Exact copies are required of the lines from the line containing "What is the distance from (663,414)" through the final line of the listing, both included, and of no other lines.
## start Supplied material
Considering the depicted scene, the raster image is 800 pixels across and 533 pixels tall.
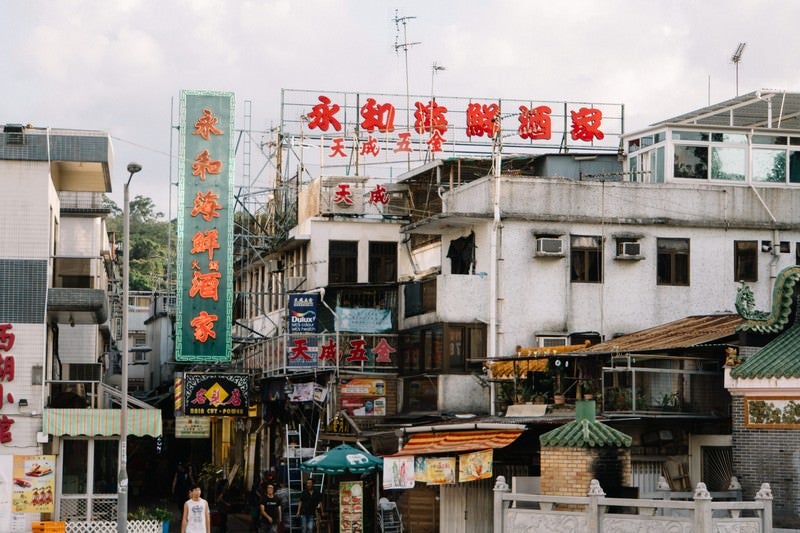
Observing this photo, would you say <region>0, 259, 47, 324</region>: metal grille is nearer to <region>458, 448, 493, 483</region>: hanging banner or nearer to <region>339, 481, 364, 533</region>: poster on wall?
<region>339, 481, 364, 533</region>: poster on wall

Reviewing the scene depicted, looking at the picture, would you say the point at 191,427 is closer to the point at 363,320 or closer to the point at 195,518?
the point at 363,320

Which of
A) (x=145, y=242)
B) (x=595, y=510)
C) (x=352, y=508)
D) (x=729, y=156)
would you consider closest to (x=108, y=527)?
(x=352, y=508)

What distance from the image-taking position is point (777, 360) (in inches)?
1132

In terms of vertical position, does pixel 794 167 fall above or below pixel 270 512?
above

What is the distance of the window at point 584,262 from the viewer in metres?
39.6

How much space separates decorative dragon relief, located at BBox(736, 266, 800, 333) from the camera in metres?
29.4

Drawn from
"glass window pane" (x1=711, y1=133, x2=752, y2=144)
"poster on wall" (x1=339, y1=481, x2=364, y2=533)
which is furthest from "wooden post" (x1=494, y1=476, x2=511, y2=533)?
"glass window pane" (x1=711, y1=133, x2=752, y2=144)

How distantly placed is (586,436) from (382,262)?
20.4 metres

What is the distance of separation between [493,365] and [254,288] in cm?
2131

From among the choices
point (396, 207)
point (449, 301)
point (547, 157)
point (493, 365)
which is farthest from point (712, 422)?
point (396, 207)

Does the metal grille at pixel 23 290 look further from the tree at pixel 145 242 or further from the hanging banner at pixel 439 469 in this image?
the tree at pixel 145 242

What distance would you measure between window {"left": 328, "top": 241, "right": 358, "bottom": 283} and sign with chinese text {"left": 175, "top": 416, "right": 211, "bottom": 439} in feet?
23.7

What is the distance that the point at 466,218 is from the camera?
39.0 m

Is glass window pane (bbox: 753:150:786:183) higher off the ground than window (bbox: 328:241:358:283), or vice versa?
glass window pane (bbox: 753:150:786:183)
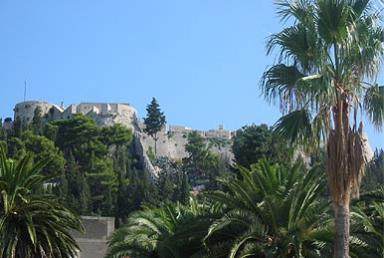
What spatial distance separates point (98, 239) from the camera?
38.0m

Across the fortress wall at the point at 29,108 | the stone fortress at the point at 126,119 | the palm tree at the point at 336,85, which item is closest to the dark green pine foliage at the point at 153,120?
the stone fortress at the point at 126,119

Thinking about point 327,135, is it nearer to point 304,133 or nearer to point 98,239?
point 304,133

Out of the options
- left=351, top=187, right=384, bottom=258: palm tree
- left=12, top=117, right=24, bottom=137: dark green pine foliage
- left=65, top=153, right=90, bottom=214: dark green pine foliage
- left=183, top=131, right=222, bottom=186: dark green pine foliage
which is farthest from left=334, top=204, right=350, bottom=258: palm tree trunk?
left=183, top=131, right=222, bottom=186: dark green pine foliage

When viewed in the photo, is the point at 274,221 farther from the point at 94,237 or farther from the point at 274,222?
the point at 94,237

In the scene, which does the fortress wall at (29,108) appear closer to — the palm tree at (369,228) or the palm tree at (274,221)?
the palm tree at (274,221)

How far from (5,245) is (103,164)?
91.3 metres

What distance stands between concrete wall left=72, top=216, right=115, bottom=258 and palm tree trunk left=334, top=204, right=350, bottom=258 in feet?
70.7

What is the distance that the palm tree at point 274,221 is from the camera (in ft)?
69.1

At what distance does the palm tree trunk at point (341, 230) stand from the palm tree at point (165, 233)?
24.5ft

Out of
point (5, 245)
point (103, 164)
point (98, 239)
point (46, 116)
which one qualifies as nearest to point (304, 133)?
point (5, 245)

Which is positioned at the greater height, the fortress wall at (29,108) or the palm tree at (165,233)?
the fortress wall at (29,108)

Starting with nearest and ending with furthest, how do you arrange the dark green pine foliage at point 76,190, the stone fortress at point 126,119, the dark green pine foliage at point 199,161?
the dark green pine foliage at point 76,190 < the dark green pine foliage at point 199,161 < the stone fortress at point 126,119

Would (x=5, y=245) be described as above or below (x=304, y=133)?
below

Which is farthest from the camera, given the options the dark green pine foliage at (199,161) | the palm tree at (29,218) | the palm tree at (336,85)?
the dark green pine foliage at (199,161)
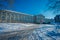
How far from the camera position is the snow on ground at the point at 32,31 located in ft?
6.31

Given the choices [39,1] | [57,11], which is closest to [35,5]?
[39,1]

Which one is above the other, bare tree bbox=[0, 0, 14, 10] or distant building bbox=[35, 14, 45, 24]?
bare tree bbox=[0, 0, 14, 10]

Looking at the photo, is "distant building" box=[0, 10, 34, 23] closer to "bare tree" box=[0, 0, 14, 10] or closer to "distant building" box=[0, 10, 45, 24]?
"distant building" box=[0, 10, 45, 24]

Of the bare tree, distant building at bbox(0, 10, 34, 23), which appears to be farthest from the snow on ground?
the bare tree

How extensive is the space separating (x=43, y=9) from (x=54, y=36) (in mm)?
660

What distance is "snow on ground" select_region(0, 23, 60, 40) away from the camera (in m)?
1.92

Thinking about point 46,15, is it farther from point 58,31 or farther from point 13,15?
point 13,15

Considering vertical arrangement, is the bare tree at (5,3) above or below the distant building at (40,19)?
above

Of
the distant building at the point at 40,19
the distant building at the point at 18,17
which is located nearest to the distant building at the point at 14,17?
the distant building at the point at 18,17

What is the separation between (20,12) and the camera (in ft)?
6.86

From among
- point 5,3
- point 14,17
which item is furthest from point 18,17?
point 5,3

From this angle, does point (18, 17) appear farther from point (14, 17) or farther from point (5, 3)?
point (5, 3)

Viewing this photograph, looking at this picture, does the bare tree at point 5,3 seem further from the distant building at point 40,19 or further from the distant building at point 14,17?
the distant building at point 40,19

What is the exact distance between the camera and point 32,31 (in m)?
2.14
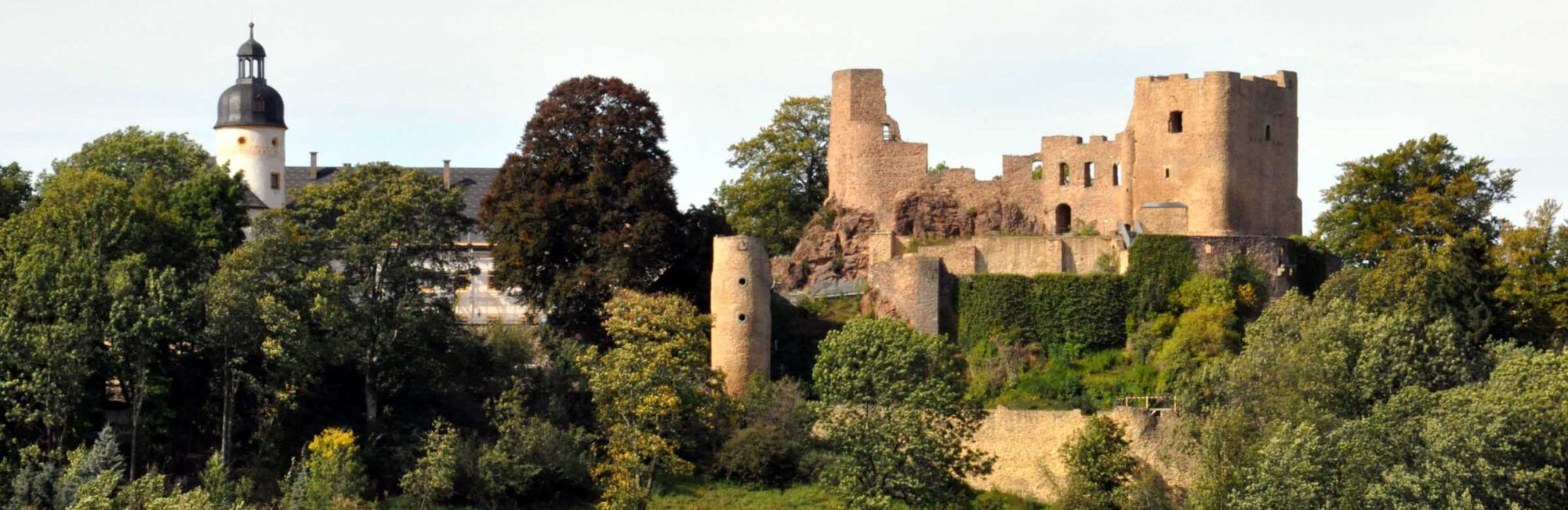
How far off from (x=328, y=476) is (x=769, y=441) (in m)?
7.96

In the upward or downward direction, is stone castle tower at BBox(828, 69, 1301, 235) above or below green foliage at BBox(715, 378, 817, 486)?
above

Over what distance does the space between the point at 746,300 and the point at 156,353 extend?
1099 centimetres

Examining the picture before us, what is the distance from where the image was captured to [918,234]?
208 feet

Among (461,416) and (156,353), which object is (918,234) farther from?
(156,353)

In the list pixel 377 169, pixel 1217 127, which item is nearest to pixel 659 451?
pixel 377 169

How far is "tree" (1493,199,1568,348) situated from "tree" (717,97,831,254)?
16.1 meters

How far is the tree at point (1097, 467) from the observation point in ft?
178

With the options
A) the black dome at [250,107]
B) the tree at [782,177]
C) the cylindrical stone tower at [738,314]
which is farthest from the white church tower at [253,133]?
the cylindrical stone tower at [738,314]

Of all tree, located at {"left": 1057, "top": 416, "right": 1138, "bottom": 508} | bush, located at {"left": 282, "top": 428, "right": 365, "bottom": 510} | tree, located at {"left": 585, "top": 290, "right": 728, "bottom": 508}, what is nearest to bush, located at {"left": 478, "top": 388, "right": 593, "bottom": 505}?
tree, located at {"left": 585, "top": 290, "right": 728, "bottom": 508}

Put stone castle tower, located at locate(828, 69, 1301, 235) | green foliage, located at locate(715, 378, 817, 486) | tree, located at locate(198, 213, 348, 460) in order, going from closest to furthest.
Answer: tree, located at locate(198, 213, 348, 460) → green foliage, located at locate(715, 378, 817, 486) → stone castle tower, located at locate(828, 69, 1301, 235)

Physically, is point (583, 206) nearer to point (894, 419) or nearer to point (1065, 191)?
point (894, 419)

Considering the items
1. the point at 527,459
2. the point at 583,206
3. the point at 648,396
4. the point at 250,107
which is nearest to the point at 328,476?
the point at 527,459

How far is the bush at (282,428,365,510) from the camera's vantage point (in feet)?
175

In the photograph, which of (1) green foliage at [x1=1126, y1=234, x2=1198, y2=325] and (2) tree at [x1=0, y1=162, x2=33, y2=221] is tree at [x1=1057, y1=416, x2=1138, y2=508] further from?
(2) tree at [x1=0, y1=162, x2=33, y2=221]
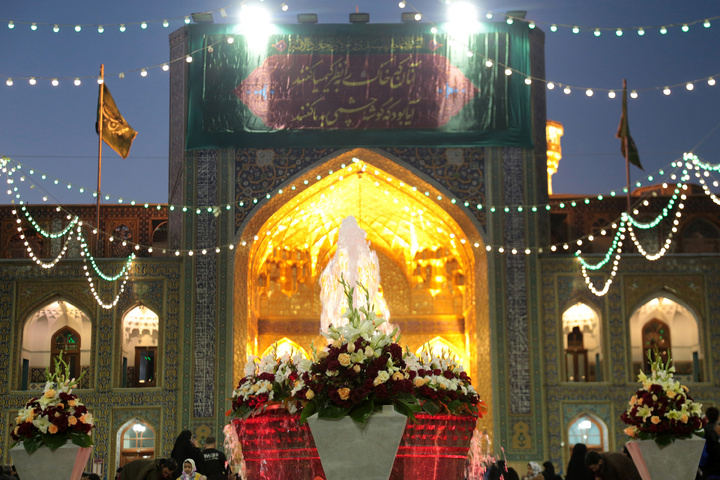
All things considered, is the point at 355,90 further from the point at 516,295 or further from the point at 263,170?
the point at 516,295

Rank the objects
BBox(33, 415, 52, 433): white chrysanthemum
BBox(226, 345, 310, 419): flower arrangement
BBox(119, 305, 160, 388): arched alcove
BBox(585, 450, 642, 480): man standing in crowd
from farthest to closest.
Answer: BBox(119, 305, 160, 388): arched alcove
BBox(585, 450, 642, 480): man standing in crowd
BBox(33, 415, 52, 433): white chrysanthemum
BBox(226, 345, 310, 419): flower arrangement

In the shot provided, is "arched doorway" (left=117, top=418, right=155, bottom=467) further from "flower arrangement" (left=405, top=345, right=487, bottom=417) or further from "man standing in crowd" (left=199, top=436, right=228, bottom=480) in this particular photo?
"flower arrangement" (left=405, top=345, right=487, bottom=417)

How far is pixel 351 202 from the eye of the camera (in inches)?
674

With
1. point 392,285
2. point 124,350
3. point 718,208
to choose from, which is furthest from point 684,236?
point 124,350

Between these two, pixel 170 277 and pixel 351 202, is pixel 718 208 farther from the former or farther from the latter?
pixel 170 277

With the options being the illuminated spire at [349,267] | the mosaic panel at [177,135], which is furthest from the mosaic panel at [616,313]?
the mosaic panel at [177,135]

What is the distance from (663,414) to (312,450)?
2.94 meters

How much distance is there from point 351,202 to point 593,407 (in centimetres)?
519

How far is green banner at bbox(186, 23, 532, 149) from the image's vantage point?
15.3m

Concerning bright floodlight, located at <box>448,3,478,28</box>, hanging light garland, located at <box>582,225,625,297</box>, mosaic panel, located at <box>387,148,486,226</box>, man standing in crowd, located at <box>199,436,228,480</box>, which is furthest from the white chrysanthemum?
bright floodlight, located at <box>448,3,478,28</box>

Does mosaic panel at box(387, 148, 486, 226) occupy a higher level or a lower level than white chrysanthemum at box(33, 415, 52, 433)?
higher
## end Supplied material
- **The answer**:
What is the distance from (663,414) to (312,450)?
2.94 meters

How much distance is there from point 351,202 to point 593,407 (in centimetres)?
519

How far is green banner at bbox(186, 23, 532, 149) from the image's vantage point?
15.3m

Concerning bright floodlight, located at <box>448,3,478,28</box>, hanging light garland, located at <box>582,225,625,297</box>, mosaic panel, located at <box>387,148,486,226</box>, man standing in crowd, located at <box>199,436,228,480</box>, which is furthest from the white chrysanthemum?
bright floodlight, located at <box>448,3,478,28</box>

Does mosaic panel at box(387, 148, 486, 226) occupy a higher level or a lower level than white chrysanthemum at box(33, 415, 52, 433)?
higher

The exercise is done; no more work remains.